The biggest protocol upgrade in years for the world’s biggest cryptocurrency is expected to “lock in” early next month after about 95 per cent of all mining power began signalling to the upgrade.

Bitcoin‘s Taproot upgrade will change the way the network handles complex transactions, such as those involving multiple parties or those sent with a mandatory waiting period known as a “timelock”. The changes involve a device called Schnorr signatures to make those transactions indistinguishable from simpler ones by on-chain analysis. The data required will also be smaller, reducing Bitcoin transaction fees.

The upgrade should take place in November, provided that 90 per cent of Bitcoin mining power signals for Taproot during the next two-week Bitcoin “epoch”, which begins this weekend.

As of yesterday, more than 95 per cent of all mining power had begun signalling for Taproot, so developers expect the upgrade to pass.

If for some reason Taproot isn’t activated in the next epoch, there’s a few more chances left in subsequent fortnights.

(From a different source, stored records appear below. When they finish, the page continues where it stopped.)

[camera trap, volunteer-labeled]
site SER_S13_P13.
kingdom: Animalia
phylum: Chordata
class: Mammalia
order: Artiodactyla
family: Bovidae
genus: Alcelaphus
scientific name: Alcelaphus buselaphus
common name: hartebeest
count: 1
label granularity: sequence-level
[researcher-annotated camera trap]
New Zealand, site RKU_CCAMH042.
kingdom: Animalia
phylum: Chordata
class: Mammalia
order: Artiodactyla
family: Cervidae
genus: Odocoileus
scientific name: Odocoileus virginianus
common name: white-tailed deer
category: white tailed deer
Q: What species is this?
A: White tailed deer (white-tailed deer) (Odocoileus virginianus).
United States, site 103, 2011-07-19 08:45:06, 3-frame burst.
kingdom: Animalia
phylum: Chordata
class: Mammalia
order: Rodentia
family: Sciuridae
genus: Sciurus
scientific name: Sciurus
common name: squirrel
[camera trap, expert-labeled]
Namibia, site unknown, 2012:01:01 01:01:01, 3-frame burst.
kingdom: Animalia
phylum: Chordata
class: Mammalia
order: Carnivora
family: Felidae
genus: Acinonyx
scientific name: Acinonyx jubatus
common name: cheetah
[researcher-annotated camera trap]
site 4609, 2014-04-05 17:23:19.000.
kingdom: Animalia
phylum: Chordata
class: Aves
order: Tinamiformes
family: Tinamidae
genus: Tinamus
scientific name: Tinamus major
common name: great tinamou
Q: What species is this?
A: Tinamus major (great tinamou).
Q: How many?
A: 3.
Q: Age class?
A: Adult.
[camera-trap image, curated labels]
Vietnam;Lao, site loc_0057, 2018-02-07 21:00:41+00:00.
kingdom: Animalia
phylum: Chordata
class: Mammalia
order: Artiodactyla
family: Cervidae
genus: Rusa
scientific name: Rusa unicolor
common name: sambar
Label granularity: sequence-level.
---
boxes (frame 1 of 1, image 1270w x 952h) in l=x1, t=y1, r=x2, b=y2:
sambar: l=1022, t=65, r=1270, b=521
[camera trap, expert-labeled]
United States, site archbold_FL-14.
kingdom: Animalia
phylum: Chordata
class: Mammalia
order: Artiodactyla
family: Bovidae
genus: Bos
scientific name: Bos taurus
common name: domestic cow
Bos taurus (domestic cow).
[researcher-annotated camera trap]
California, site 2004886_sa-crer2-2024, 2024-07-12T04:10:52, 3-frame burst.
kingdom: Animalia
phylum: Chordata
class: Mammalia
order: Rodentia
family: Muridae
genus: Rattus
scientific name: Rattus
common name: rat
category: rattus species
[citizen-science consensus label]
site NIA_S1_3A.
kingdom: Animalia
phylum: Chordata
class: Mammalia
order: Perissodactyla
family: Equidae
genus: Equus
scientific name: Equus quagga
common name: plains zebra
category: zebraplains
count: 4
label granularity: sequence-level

Taproot must be voted in by August or it goes back to the drawing board.

Taproot would be the biggest upgrade to Bitcoin since the contentious SegWit debate in 2017, an upgrade that allowed for the creation of the Lightning Network to help solve Bitcoin’s scaling issues.

SegWit was eventually activated in August 2017, leading to a 50 per cent rally in the price of Bitcoin over a week.

But in the aftermath of that bitter debate, a breakaway camp of mostly China-based miners who favoured a different scaling solution created the Bitcoin spinoff Bitcoin Cash.